U.S. Merit Systems Protection Board 
Case Report for April 12, 2013

Change Font Size: + + + + +

Note:  These summaries are descriptions prepared by individual MSPB employees. They do not represent official summaries approved by the Board itself, and are not intended to provide legal counsel or to be cited as legal authority.  Instead, they are provided only to inform and help the public locate Board precedents.


Appellant:  James K. Portner
Agency:  Department of Justice
Decision Number:  2013 MSPB 28
Docket Number:  CH-0752-11-0497-I-1
Issuance Date:  April 5, 2013
Appeal Type:  Adverse Action by Agency
Action Type:  Removal

 - Disparate Penalties
 - Falsification
 - Potential for Rehabilitation

    The appellant petitioned for review of an initial decision that affirmed the agency's removal action.  The appellant was a GS-14 Supervisory Diversion Group Investigator with the Drug Enforcement Administration.  He was removed on charges of making false statements (3 specifications) and unauthorized use of an official government vehicle.  The underlying facts were not disputed.  The appellant made false statements to his supervisor, a subordinate, and to a local police officer about when and under what circumstances his official government vehicle was damaged while he was in a temporary duty status away from his normal place of duty.  He also misused the official government vehicle by driving it after consuming two beers, which was contrary to agency policy.  (There was no allegation that the appellant drove the vehicle while intoxicated.)  Following a hearing, the administrative judge found that the agency proved its charges, that there was a nexus between the charged behavior and the efficiency of the service, and that the removal penalty was within the bounds of reasonableness.  With regard to the penalty determination, the judge found, among other things, that:  The appellant was not similarly situated with respect to other employees who the appellant claimed had received lesser punishment for similar offenses; the fact that the appellant corrected his lies when he realized he would be caught is not good evidence of rehabilitative potential, nor was the fact that he did not divulge his misuse of the government vehicle until long after the incident in question; and although the appellant showed that he received treatment for a psychiatric condition (a panic attack), he did not show that this condition played a part in his misconduct.  

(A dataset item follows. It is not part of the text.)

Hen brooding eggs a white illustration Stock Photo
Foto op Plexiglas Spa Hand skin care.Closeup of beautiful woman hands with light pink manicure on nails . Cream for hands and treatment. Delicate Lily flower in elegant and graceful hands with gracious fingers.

Holdings:  A majority of the Board, Member Robbins dissenting, mitigated the penalty to a 45-day suspension:

1. The agency proved the charged misconduct and the existence of a nexus between the misconduct and the efficiency of the service.

2. Because the deciding official failed to properly weigh the relevant Douglas factors, in that he erred in finding that the appellant lacked rehabilitative potential because he failed to demonstrate remorse for his misconduct, the agency's penalty determination is not entitled to deference.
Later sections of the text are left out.